-- Material supplied follows --
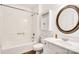 Clean bathroom with a shower/tub combo, vanity, and a large mirror at 27097 Cove Ln, Tega Cay, SC 29708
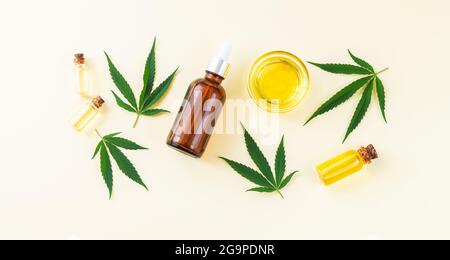 Gruppo di bottiglie di vetro, contagocce e ciotola con olio cbd di cannabis, tintura thc e foglie di canapa. Vista dall'alto, disposizione piatta Foto Stock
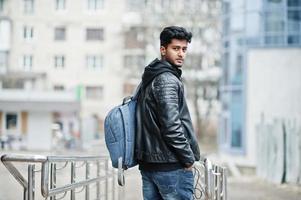 Stylish and casual asian man in black leather jacket with backpack posed at street. photo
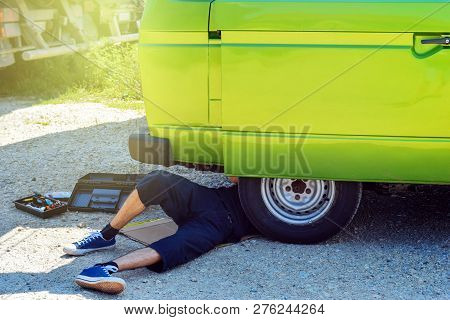 Young Male Hipster Lying Beneath His Old Timer Camper Van Trying To Repair It Beside Road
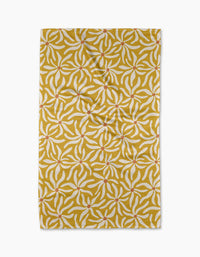 The Floral Spell rug by Gerdadzy is rectangular and yellow, featuring white and orange abstract leaf patterns. Photographed from above on a white background, it has slight creases and resembles a quick-drying tea towel.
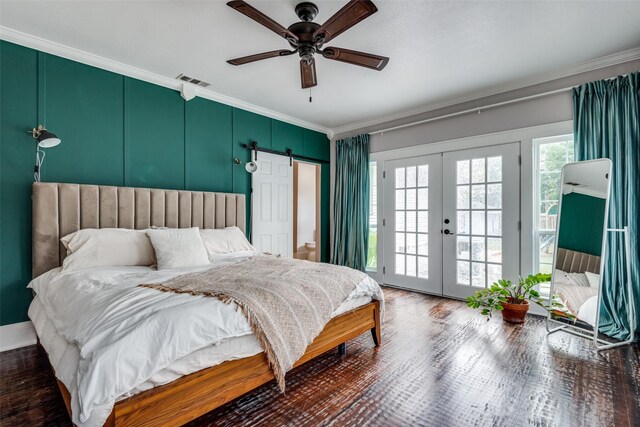 bedroom with french doors, access to exterior, crown molding, dark hardwood / wood-style floors, and a barn door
-- Material supplied concluded --
Exercise aim -> Skip the pictures and retype exactly the lines from the one that contains "The Floral Spell" to the last line of the records.

Response to this exercise ->
 The Floral Spell rug by Gerdadzy is rectangular and yellow, featuring white and orange abstract leaf patterns. Photographed from above on a white background, it has slight creases and resembles a quick-drying tea towel.
 bedroom with french doors, access to exterior, crown molding, dark hardwood / wood-style floors, and a barn door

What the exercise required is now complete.